Potrącił 3-latka, sam zgłosił się na Policję
W minioną sobotę w żorskiej komendzie zjawił się kierowca, który zawiadomił, że na parkingu przyblokowym potrącił dziecko. Mężczyzna wyjaśnił, że małego chłopca do szpitala zabrali rodzice nie wzywając na miejsce zdarzenia karetki, ani mundurowych.

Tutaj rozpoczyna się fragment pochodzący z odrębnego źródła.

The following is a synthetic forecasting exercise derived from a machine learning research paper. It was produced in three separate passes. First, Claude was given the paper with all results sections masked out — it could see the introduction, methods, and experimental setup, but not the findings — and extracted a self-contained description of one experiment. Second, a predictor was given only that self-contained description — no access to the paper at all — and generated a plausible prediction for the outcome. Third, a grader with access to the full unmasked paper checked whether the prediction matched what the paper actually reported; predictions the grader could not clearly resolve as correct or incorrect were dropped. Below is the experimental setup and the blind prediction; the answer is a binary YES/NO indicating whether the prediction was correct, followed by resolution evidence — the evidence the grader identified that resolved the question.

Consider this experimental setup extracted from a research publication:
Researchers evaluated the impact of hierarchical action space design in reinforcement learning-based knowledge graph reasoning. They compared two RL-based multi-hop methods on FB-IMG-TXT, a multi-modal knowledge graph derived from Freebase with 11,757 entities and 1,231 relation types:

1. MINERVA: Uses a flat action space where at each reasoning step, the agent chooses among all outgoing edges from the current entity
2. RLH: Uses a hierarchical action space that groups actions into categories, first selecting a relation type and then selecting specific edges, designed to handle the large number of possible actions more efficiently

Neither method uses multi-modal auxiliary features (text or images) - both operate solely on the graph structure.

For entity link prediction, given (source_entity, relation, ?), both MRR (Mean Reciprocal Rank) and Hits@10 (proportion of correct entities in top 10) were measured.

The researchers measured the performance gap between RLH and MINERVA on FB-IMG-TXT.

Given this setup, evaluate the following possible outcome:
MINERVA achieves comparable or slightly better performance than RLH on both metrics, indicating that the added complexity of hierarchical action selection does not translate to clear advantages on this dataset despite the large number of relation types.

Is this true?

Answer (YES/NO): NO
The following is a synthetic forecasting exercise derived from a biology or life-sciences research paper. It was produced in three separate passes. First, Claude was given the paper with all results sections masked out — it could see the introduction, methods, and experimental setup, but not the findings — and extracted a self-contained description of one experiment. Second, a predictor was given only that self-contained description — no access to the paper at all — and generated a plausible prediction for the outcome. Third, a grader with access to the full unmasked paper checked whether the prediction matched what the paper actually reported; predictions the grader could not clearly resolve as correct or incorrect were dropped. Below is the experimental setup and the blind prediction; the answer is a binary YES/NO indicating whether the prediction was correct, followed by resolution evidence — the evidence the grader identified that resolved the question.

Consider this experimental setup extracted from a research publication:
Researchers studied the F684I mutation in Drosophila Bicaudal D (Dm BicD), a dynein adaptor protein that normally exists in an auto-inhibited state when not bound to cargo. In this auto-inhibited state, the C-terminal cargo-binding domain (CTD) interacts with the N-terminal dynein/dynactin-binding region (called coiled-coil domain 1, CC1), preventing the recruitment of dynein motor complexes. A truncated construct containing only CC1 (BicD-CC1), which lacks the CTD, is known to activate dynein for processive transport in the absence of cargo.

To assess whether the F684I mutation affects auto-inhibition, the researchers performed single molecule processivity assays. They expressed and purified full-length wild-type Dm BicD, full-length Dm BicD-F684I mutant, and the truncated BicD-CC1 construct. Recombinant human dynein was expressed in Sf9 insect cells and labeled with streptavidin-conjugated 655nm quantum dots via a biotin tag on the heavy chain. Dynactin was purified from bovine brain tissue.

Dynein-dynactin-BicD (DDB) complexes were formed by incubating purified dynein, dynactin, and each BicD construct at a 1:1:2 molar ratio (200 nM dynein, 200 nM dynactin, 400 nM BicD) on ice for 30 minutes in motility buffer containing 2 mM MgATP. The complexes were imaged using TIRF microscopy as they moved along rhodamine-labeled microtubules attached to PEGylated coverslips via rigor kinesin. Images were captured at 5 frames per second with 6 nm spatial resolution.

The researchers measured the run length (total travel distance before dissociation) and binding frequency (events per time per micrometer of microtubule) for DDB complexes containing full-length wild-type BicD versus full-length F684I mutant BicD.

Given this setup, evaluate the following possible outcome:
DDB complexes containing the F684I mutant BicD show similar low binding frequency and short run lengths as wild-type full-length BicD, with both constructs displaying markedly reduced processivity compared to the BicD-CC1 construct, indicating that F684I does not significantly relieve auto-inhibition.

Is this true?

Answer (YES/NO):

Do zdarzenia doszło w minioną sobotę. Po południu do Komendy Miejskiej Policji w Żorach zgłosił się 29-letni kierowca, który na osiedlu Pawlikowskiego, przed blokiem potrącił małe dziecko. Policjanci ustalili, że około 14.00 mężczyzna wyjeżdżał oplem spod bloku, w tym samym czasie na parking przyjechali rodzice z 3-latkiem. Tuż po zaparkowaniu pojazdu maluch opuścił go i wbiegł wprost pod cofający samochód 29-latka. Chłopczyk przewrócił się na jezdnię, następnie został zabrany przez rodziców i zawieziony do szpitala. Kierowca opla postanowił o zdarzeniu poinformować policjantów i poddać się badaniu na alkomacie. Jak się okazało był trzeźwy. Na szczęście większych obrażeń nie doznał chłopczyk, który wtargnął pod koła samochodu. Po zbadaniu i opatrzeniu niegroźnych potłuczeń wrócił do domu. Mundurowi apelują do rodziców o wzmożenie nadzoru nad tak małymi pociechami i niedopuszczanie do przebywania ich w zagrażających im okolicznościach.